-- Start --

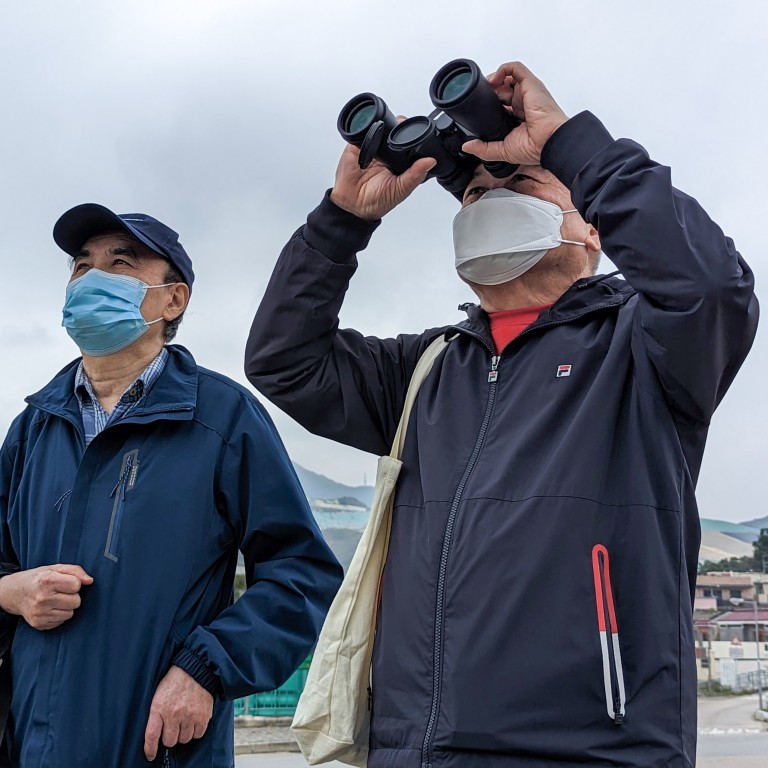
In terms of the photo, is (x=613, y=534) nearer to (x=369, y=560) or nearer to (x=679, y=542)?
(x=679, y=542)

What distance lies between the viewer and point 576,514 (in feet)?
5.84

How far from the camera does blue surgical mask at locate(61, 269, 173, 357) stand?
271 cm

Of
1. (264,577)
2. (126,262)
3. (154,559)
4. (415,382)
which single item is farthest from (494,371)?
(126,262)

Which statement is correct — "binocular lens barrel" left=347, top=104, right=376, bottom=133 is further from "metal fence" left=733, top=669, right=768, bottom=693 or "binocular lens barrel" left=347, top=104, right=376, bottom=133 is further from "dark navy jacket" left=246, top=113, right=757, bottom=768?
"metal fence" left=733, top=669, right=768, bottom=693

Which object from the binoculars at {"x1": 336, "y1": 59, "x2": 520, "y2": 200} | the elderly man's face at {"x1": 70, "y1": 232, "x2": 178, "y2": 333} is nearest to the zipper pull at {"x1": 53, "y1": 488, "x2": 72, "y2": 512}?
the elderly man's face at {"x1": 70, "y1": 232, "x2": 178, "y2": 333}

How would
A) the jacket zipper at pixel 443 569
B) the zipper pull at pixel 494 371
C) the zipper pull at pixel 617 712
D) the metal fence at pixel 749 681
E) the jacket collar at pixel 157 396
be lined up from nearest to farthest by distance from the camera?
the zipper pull at pixel 617 712 → the jacket zipper at pixel 443 569 → the zipper pull at pixel 494 371 → the jacket collar at pixel 157 396 → the metal fence at pixel 749 681

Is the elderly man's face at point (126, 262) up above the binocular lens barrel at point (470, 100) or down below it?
below

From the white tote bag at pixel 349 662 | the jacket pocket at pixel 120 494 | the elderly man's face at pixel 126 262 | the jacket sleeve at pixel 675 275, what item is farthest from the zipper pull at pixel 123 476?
the jacket sleeve at pixel 675 275

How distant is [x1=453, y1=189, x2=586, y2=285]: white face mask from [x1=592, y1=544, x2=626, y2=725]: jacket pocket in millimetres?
851

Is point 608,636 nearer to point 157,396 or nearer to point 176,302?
point 157,396

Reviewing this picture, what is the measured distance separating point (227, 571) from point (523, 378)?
1063mm

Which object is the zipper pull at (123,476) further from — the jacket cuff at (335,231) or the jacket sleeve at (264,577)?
the jacket cuff at (335,231)

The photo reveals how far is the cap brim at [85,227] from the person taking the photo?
110 inches

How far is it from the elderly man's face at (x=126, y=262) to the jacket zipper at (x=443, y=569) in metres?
1.27
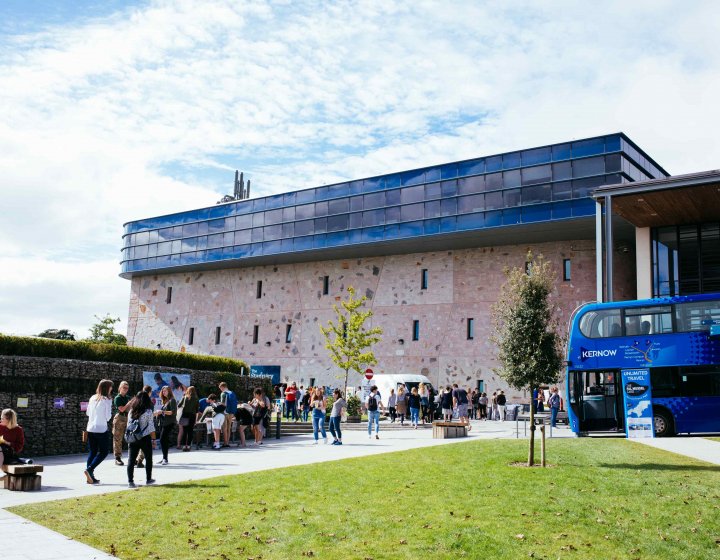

-- End --

Directive -> Reproduce the entries word for word, starting with the line containing "Is point 608,636" and continuing through the end of the entries. Leave the pictures out of your answer.

Task result ->
Is point 608,636 nearer to point 157,396 or nearer to point 176,302?
point 157,396

Reviewing this picture, what is the measured distance separating point (227, 571) from point (523, 378)?
1063mm

Which object is the zipper pull at (123,476) further from — the jacket cuff at (335,231) or the jacket sleeve at (264,577)?
the jacket cuff at (335,231)

The photo reveals how far is the cap brim at [85,227] from the person taking the photo?
110 inches

How far is it from the elderly man's face at (x=126, y=262) to the jacket zipper at (x=443, y=569) in metres?
1.27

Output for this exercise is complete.